Repubblica 11.12.18
La strage dei ragazzi a Corinaldo
Il pensiero unico della ferocia
di Massimo Recalcati
Ho
con il territorio di Ancona un rapporto personale di grande affetto che
dura negli anni. Corinaldo è un piccolo e bellissimo borgo marchigiano
oggi sommerso dal dolore. Potrei leggere la drammatica vicenda che ci ha
tutti turbati come la conferma tragica delle mie tesi sulla crisi
diffusa del discorso educativo, sull’evaporazione del padre, sulla lunga
notte di Itaca che ci circonda, sulla diffusione di un godimento nocivo
alla vita. Osservo invece con un certo sconcerto che quella maledetta
discoteca ci fotografa: spietatamente, crudelmente, traumaticamente.
Nessuno di noi è salvo. La caccia al colpevole, l’attribuzione delle
responsabilità per l’accaduto — pure, sottolineo, giusta e necessaria — ,
i giudizi di condanna nei confronti di quei genitori e dei loro ragazzi
sembrano aver innanzitutto dimenticato che questo tempo è ancora il
tempo del dolore. Alcuni ragazzi sono gravi, le loro famiglie col fiato
sospeso, il corpo straziato dei morti giace senza sepoltura. Eppure non
c’è il silenzio necessario a ogni lutto, ma un livore accusatorio che
impressiona. Non tra i ragazzi, ma tra gli adulti. Genitori e cosiddetti
immancabili esperti, dalle tribune dei media e dei social, spiegano
come dovrebbero comportarsi i veri genitori, quelli seriamente
responsabili del proprio ruolo educativo.

• SEZIONE DATI:
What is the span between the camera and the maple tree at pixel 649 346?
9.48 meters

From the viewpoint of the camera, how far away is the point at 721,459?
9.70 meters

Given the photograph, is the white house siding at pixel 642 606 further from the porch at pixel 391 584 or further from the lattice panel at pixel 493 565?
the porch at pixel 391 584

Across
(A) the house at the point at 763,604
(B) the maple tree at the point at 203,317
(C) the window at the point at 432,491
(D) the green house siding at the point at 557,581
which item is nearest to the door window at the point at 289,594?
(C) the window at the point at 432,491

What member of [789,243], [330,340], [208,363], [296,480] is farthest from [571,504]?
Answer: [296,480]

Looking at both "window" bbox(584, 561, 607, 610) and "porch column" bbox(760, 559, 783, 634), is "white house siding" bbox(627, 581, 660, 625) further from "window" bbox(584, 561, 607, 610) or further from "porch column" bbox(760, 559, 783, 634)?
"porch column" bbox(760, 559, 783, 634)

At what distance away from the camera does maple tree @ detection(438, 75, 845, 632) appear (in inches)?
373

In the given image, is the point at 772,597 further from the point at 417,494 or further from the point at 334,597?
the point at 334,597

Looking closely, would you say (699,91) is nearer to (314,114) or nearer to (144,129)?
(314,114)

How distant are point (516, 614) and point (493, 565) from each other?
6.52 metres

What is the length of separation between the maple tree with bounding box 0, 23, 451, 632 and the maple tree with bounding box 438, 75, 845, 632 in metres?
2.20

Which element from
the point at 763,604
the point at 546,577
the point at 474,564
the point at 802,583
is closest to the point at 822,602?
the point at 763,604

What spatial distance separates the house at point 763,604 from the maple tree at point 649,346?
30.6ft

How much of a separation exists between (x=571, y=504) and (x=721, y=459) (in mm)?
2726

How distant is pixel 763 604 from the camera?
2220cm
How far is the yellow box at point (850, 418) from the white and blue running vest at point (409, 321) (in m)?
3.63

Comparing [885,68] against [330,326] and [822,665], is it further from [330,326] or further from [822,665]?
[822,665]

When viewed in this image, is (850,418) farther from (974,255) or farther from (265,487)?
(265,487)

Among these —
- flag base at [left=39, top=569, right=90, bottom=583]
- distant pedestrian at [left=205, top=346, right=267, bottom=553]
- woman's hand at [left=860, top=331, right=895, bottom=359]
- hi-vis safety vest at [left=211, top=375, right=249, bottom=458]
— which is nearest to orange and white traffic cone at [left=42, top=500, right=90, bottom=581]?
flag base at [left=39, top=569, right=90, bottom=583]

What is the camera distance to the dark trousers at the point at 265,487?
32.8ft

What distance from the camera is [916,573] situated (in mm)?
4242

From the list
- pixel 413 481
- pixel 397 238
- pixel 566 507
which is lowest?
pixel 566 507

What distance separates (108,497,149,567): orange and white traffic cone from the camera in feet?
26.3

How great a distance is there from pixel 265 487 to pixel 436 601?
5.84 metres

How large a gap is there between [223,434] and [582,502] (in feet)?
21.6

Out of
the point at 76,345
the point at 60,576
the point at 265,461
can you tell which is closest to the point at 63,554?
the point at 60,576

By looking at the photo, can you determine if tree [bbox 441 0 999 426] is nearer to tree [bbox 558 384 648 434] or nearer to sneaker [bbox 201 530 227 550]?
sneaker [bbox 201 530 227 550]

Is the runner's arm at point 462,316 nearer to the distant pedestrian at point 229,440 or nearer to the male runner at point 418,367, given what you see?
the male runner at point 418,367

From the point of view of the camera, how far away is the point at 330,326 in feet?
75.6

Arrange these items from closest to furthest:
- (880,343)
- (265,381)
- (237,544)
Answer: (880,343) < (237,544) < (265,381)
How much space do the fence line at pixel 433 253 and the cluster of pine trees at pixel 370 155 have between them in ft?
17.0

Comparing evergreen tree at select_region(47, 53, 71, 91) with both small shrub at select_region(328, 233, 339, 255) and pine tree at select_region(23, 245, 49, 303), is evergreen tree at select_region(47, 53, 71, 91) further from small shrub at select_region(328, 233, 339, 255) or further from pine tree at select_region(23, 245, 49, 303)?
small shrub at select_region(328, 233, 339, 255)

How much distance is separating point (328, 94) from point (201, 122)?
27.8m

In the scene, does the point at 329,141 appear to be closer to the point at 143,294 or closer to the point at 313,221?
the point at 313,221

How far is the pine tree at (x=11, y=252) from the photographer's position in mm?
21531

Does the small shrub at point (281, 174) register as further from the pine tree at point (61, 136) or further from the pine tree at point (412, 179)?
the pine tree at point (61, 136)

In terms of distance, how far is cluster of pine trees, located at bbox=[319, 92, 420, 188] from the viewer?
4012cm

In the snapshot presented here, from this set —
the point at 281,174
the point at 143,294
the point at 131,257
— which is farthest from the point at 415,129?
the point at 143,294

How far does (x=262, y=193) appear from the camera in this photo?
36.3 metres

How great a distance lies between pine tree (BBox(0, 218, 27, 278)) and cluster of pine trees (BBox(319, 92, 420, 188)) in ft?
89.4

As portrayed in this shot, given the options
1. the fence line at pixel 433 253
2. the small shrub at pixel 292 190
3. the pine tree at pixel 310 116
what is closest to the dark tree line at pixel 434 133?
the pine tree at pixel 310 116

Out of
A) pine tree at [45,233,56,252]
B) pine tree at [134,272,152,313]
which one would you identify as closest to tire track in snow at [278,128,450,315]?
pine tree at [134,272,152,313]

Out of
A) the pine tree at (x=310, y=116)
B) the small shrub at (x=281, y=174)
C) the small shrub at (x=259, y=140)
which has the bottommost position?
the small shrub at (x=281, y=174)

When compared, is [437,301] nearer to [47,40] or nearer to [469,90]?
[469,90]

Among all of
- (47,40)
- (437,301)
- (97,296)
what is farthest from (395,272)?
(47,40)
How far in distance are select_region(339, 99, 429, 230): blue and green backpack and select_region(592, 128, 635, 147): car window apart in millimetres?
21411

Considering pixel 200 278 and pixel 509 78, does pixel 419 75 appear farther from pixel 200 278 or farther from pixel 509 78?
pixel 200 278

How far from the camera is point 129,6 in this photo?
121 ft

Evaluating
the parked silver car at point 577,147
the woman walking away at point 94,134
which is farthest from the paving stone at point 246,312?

• CONSEGNE:
1. Trascrivi le righe dei record comprese tra quella che contiene "How far from" e la fine dei record, sostituendo "parked silver car" con "parked gray car" e lasciando tutto il resto invariato.
2. Riprendi l'articolo sulla strage di Corinaldo e continualo a partire dall'ultima frase riportata.
Il testo e i record provengono da fonti diverse.

• SOLUZIONI DEGLI ESERCIZI:
1.
How far from the camera is point 129,6 in this photo?
121 ft

Evaluating
the parked gray car at point 577,147
the woman walking away at point 94,134
which is farthest from the paving stone at point 246,312?

2.
Altri commentatori
accusano invece l’artista di inneggiare, nelle sue canzoni, allo sballo e
alla dissipazione, accanendosi con le autorità che non avrebbero
adempiuto ai loro ruoli nel garantire la sicurezza della struttura. In
questo modo il rispetto per il lavoro doloroso del lutto di famiglie
spezzate dal dolore e dalla perdita viene brutalmente calpestato. Non
c’è senso della comunità, condivisione, solidarietà, presenza, ma, come
avviene tristemente e non casualmente anche nella nostra vita politica,
l’attribuzione proiettiva e feroce della colpa che è sempre dell’altro.
Non ci accorgiamo di essere come quelli che gettano spray urticante
negli occhi dei vicini per accaparrarci un po’ di spazio o un oggetto di
valore? È evidente che una seria riflessione sul tema dell’educazione
si deve fare, ma non ora, non adesso, non in questi termini trascurando i
tempi psichici che l’elaborazione simbolica di ogni lutto esige.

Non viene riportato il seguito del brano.